Am I growing up? Or is the print world growing down?
I used to get a lot of magazines. I love magazines, one of my favorite things is opening the mailbox, finding a nice thick, shiny magazine inside, and shutting myself in my room to read it. I don't get too many anymore though because I've found that I just am not interested or can't really relate to what's out there.
I used to get Rolling Stone. I probably subscribed to RS from when I was about twenty until maybe about thirty three or thirty four, then one day I realized I didn't really care much about the people they were spending all their time talking about. I didn't relate to stories about people drinking like fish or smoking pot or doing drugs, and I didn't like the music anymore. I know, I got (shudder) old. I guess I'll just fade away, and not try to dig what they all say.

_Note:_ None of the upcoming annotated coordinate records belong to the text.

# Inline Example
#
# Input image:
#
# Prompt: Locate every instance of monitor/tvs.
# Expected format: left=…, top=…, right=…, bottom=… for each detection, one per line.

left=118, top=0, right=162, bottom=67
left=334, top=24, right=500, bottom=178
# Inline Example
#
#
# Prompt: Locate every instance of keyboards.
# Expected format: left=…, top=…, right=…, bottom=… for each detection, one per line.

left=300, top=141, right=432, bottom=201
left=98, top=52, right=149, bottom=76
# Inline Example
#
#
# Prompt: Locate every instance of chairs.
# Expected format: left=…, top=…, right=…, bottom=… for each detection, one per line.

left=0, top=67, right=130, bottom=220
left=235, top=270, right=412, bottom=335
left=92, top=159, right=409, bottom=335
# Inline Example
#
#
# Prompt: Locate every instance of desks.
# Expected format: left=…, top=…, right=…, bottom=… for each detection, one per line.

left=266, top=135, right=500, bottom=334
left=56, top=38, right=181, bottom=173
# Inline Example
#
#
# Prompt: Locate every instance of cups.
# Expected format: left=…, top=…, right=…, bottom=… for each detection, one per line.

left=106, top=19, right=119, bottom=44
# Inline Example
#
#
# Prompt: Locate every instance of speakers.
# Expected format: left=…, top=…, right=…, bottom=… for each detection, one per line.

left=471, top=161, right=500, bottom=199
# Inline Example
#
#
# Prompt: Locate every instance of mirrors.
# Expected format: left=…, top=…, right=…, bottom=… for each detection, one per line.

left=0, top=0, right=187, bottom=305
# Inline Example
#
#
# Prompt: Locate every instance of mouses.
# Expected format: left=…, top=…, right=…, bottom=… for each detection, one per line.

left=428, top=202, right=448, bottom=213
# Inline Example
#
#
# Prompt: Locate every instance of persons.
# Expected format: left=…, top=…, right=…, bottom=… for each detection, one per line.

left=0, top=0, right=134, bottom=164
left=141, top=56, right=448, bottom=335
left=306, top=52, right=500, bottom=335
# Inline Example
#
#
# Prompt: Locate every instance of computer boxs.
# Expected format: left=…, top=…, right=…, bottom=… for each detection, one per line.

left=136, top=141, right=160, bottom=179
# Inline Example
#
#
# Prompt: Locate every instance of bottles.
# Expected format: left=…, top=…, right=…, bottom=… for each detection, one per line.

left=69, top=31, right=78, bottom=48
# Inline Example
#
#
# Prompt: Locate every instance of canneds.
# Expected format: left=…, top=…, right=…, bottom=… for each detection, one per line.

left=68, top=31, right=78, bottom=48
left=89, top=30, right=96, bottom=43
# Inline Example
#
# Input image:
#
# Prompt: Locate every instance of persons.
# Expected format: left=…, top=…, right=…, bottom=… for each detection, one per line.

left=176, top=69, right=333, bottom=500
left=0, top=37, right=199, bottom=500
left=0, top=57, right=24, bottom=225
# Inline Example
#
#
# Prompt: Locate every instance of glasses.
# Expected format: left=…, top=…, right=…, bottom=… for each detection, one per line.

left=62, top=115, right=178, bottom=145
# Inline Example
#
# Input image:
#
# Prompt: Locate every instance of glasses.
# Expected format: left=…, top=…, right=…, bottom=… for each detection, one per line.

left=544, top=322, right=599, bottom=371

I also used to get US Weekly, but that one fell by the wayside next. It's not right to know all the things about celebrities that US Weekly tells you. I don't know them, why do I need to spend all that time learning exquisitely mundane tidbits about them? After a while, I didn't recognize all the "youngsters" in the magazine anyway, and I never in a million years would wear most of what they're wearing. I kind of feel like I need a bath if I happen to pick one up now, it's just sort of icky. People Magazine isn't much better, it's supposed to be about regular people and it's not. It depresses me when I read it.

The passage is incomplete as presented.